This room is the Louvre’s Salon Carré, which was filled with recent French paintings when Morse visited—so he created his own greatest-hits museum that exists only in this painting.

There are 38 paintings, two sculptures, and a case of miniatures.

Samuel F.B. Morse—inventor of the telegraph and Morse code—wanted to be famous for art. He made Gallery of the Louvre during a visit to Paris in the 1830s and brought it back to show Americans his idea of great art.

American novelist James Fenimore Cooper, a friend of Morse’s.

Oh, you know, I’ll just copy Leonardo da Vinci’s Mona Lisa here. Other artists he copied in this painting: Titian, Rembrandt, Poussin, Raphael, van

Dyck, Rubens, Caravaggio.

Morse’s copy of Veronese’s The Wedding Feast at Cana—easier to re-create in this squished sideways perspective, or harder?
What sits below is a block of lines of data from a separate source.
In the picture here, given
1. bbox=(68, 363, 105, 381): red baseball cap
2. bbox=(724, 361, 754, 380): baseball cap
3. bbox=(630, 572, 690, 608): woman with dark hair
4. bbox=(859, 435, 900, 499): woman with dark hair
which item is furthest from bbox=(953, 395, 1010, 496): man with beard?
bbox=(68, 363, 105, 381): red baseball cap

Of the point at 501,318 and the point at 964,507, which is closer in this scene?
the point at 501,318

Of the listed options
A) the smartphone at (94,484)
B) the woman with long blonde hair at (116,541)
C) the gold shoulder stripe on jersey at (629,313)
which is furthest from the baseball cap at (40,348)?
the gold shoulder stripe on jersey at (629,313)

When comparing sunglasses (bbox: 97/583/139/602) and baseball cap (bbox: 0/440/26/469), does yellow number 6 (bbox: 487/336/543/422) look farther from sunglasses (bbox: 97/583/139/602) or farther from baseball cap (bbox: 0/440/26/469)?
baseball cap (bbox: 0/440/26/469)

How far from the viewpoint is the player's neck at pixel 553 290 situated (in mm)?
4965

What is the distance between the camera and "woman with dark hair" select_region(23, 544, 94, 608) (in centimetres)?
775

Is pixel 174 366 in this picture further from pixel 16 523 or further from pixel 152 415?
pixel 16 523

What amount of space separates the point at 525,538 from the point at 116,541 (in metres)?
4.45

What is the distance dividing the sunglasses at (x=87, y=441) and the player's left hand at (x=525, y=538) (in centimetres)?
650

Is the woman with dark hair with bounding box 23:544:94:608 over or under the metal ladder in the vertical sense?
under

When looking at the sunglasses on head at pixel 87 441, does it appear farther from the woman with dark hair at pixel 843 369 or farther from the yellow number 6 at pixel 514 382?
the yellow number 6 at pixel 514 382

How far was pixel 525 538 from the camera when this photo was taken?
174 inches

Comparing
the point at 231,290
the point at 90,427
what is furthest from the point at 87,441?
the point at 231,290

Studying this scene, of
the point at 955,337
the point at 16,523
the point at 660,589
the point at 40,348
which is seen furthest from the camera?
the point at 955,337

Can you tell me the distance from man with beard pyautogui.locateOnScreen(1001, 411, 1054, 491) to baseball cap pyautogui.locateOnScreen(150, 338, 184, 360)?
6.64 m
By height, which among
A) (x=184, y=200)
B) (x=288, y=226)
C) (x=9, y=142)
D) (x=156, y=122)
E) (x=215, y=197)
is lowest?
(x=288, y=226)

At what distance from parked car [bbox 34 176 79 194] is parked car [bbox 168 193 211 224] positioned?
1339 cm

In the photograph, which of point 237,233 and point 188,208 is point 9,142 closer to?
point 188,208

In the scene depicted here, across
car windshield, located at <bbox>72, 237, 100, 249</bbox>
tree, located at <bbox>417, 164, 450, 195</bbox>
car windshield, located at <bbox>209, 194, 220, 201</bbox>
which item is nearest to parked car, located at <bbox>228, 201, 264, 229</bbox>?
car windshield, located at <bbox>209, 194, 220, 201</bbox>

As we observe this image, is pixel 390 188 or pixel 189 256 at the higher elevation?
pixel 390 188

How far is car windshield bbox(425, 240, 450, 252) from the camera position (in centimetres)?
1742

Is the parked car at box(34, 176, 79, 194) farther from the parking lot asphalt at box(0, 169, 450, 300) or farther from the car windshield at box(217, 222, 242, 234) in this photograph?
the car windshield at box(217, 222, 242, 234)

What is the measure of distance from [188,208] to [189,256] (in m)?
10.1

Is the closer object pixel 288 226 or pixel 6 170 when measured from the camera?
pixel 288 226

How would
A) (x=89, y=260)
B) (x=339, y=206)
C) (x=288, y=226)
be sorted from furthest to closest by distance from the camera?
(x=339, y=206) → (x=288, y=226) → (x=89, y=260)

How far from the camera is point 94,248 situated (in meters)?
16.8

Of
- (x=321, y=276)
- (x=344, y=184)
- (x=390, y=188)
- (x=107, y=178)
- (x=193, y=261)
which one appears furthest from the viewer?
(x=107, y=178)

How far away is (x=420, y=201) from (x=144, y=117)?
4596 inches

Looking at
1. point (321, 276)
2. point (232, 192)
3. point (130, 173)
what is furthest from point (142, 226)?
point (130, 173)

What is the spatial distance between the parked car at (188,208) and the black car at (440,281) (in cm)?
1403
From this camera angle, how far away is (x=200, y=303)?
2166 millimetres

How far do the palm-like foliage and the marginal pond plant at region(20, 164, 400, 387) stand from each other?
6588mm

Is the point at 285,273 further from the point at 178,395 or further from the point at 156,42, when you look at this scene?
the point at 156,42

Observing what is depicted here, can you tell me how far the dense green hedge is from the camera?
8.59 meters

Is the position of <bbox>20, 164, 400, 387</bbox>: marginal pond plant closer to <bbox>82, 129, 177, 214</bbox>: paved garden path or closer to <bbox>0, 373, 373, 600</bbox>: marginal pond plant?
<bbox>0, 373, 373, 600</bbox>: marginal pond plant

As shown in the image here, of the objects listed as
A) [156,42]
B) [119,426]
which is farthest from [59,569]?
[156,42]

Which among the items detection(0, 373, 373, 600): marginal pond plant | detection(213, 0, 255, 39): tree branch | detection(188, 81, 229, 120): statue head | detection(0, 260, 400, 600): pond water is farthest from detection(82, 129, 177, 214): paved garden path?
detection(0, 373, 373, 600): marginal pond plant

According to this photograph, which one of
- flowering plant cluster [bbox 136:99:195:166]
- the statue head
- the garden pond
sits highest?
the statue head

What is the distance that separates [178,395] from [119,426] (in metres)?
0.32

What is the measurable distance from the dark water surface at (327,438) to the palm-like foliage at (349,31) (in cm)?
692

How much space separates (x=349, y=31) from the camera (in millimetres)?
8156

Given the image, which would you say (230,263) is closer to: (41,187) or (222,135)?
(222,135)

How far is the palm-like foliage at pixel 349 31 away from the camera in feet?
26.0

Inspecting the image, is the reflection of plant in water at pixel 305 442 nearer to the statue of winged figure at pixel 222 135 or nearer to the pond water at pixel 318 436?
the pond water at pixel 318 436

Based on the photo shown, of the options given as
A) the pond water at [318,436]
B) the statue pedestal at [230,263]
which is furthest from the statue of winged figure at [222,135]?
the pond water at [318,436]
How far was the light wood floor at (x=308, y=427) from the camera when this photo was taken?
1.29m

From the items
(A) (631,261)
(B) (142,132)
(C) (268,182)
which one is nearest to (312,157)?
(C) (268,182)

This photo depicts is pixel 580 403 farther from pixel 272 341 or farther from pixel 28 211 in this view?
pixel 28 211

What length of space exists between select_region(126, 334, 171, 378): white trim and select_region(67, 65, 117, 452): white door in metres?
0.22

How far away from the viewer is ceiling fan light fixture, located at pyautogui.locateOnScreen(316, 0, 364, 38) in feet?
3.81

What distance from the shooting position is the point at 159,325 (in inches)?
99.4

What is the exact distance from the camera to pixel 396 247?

Susan Walker Morse is seen here learning from her father’s art instruction, but the American public did not learn about art from Gallery of the Louvre during Morse’s life. His showings of it flopped (to the dismay of critics, who also believed Americans needed educating in Great Art), he sold it in 1834, and he took to creating other forms of transatlantic connection instead. Morse patented the electrical telegraph in 1837.